In generale, lo strumento più gettonato è stato il salario minimo (32%), seguito dal reddito di cittadinanza modificato (28.7%) e da una maggiore imposizione fiscale sui redditi alti (19.1%). Questa volta il campione è stato suddiviso a seconda della provenienza del rispondente e della fascia di reddito di appartenenza da esso dichiarata. Nel primo caso, pare esserci indipendenza nel campione tra lo strumento scelto e la residenza – Nord e Mezzogiorno – dell’intervistato. Nel secondo caso è stata trovata una relazione con un certo grado di significatività, in quanto la V di Cramer risultante è pari allo 0.39% circa. 
Per concludere, sia per le cause che per gli strumenti sono state proposte risposte semplici per temi complessi, che richiederebbero indagini ben più approfondite rispetto a qualche domanda a risposta chiusa. D’altra parte, lasciare troppa libertà all’intervistato si sarebbe potuto rivelare controproducente. Dal suo punto di vista, il questionario sarebbe diventato troppo pensante; per noi, invece, filtrare centinaia risposte aperte avrebbe trasformato questo progetto in un incubo. 
 
Infine, una veloce indagine sulla preparazione ed opinione, in senso lato, politica dei rispondenti. In particolare, alle opinioni sul PNRR e sul GOVERNO attuale, i quali sono sempre stati legati a doppio filo. In generale, la preparazione del campione su questo pacchetto di aiuti si è dimostrata medio bassa. Il motivo potrebbe essere le diverse fonti di informazione che gli intervistati prediligono: la maggior parte, si pensi agli under30, ammette di informarsi principalmente sui social, i quali si concentrano molto meno sul PNRR rispetto a TG e giornali (più apprezzati dagli over45). 
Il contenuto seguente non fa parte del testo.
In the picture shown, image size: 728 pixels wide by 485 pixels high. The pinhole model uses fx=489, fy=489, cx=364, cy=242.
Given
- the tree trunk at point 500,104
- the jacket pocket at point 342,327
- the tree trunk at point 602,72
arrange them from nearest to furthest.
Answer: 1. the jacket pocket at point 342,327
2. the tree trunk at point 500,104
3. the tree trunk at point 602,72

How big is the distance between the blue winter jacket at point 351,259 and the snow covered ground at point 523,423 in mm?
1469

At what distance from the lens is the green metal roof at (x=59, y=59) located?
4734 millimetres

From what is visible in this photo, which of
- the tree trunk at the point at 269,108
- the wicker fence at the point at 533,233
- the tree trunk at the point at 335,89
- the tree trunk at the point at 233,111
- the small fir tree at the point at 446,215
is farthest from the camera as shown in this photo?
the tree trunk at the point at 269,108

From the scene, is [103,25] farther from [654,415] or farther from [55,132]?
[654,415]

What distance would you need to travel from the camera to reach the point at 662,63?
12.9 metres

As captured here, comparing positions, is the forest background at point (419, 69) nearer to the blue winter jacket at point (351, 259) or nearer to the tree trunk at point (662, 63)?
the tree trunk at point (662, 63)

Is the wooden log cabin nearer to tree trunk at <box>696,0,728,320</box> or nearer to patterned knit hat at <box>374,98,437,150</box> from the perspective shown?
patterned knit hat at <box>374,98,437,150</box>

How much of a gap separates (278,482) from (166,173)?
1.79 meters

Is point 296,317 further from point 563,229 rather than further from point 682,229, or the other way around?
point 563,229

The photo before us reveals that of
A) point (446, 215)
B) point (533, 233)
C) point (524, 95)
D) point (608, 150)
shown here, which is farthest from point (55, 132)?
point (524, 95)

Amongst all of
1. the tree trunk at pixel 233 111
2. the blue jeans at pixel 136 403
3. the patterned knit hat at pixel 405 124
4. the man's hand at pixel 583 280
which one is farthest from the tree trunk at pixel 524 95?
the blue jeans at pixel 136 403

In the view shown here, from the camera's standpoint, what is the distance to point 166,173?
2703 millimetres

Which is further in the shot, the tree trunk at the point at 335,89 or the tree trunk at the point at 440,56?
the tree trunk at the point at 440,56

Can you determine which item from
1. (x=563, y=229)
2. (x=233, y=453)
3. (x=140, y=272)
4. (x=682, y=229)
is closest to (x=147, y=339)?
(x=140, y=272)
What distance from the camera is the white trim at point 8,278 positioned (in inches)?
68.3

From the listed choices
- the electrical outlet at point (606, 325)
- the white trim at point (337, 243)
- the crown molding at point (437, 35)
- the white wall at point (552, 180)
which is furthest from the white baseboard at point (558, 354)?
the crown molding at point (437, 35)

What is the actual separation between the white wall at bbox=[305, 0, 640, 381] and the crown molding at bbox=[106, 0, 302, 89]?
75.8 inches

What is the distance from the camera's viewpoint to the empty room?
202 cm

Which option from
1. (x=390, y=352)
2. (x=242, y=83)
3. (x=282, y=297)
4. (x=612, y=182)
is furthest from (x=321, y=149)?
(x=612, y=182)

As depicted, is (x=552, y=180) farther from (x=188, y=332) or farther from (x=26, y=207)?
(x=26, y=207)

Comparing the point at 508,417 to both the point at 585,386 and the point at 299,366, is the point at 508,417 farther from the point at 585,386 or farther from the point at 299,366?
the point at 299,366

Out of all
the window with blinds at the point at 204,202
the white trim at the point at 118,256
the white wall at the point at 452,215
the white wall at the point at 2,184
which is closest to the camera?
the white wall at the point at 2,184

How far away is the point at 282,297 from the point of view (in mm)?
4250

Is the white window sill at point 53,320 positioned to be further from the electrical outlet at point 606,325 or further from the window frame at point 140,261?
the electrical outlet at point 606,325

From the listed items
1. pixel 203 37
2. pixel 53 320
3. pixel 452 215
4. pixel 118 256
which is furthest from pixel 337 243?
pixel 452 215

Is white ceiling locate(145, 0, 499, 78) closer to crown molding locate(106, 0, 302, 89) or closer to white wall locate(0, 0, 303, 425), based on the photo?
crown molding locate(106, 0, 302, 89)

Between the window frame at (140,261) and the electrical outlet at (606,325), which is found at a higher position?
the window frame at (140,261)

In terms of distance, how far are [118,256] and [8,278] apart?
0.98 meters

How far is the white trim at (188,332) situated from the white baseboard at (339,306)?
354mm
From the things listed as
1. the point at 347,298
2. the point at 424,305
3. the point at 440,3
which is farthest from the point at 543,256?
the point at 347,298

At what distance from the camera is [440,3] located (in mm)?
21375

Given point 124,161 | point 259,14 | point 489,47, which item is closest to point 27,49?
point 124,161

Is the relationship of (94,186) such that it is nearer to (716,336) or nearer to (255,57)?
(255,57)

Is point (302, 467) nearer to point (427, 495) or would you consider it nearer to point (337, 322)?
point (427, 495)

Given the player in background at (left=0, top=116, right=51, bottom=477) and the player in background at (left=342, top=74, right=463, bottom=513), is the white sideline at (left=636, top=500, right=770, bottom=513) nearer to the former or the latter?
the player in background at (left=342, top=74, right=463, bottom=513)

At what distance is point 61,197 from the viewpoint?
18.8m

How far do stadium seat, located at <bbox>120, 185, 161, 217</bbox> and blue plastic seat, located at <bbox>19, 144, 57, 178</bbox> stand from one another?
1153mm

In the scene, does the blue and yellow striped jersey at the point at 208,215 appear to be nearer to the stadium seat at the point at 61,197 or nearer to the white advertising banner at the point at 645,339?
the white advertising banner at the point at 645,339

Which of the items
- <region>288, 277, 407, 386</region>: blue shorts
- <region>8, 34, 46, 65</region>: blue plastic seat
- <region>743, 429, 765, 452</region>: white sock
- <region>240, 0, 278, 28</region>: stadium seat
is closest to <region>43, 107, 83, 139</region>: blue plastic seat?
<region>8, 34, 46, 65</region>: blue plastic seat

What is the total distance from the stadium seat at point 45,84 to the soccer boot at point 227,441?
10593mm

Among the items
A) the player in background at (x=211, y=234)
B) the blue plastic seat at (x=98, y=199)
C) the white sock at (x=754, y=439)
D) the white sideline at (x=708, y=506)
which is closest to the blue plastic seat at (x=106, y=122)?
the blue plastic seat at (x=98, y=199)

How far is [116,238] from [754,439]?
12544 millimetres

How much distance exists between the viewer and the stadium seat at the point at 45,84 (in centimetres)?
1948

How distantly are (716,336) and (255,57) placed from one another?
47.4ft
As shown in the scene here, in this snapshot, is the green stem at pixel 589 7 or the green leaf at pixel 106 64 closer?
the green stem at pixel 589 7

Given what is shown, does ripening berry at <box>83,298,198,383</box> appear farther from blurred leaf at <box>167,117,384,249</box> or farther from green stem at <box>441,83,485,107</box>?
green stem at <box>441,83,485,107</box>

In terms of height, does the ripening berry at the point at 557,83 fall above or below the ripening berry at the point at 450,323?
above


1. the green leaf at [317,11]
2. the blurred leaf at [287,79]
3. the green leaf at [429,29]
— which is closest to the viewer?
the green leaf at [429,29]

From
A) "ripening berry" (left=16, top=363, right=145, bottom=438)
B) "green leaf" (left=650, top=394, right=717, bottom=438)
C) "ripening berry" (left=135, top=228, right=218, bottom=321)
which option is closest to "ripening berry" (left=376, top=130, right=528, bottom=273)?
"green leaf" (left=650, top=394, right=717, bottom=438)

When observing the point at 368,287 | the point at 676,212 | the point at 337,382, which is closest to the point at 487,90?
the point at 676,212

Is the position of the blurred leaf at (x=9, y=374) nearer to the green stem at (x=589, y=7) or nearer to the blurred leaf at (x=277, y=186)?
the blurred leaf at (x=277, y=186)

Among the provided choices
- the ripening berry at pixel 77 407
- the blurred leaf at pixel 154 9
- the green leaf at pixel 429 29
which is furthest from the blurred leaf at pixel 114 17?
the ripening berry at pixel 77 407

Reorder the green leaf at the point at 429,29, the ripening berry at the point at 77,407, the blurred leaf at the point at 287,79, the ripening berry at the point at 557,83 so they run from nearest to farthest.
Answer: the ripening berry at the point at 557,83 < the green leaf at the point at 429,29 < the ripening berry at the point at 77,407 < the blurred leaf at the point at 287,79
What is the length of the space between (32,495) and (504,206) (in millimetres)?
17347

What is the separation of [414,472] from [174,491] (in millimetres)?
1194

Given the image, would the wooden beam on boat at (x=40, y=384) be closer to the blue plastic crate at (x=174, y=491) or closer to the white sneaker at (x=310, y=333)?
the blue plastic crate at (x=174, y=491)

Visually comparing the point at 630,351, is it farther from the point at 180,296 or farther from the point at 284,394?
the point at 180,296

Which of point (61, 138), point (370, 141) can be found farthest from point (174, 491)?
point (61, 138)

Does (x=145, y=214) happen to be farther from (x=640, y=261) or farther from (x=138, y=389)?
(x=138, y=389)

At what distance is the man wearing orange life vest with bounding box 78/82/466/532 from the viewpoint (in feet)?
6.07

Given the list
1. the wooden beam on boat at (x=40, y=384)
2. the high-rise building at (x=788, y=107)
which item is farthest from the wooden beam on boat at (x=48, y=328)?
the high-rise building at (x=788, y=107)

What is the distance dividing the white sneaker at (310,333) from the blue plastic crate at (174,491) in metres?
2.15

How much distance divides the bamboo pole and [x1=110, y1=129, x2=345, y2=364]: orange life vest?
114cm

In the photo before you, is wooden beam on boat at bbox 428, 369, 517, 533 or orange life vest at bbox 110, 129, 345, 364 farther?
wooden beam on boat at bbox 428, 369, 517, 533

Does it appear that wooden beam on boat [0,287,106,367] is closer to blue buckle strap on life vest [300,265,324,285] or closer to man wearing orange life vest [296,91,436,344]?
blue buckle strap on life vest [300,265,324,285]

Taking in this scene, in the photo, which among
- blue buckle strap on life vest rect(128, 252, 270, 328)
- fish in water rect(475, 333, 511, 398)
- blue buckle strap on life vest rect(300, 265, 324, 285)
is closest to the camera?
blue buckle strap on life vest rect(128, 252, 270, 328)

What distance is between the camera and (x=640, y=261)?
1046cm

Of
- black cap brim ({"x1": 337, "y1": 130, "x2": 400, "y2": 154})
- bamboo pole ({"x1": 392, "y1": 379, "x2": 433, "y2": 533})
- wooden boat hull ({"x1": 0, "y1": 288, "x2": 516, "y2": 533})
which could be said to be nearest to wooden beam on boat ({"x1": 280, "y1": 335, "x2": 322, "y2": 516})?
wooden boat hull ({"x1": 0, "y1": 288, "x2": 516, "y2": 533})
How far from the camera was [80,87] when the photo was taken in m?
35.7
Come conferma di quanto già detto, la fiducia dimostrata nell’efficacia del PNRR contro la povertà assoluta e simile a quella associata alla possibilità che il governo attuale possa risolvere il problema. Tuttavia, più la povertà assoluta viene considerata come un problema grave, e meno fiducia nel governo si tende ad avere.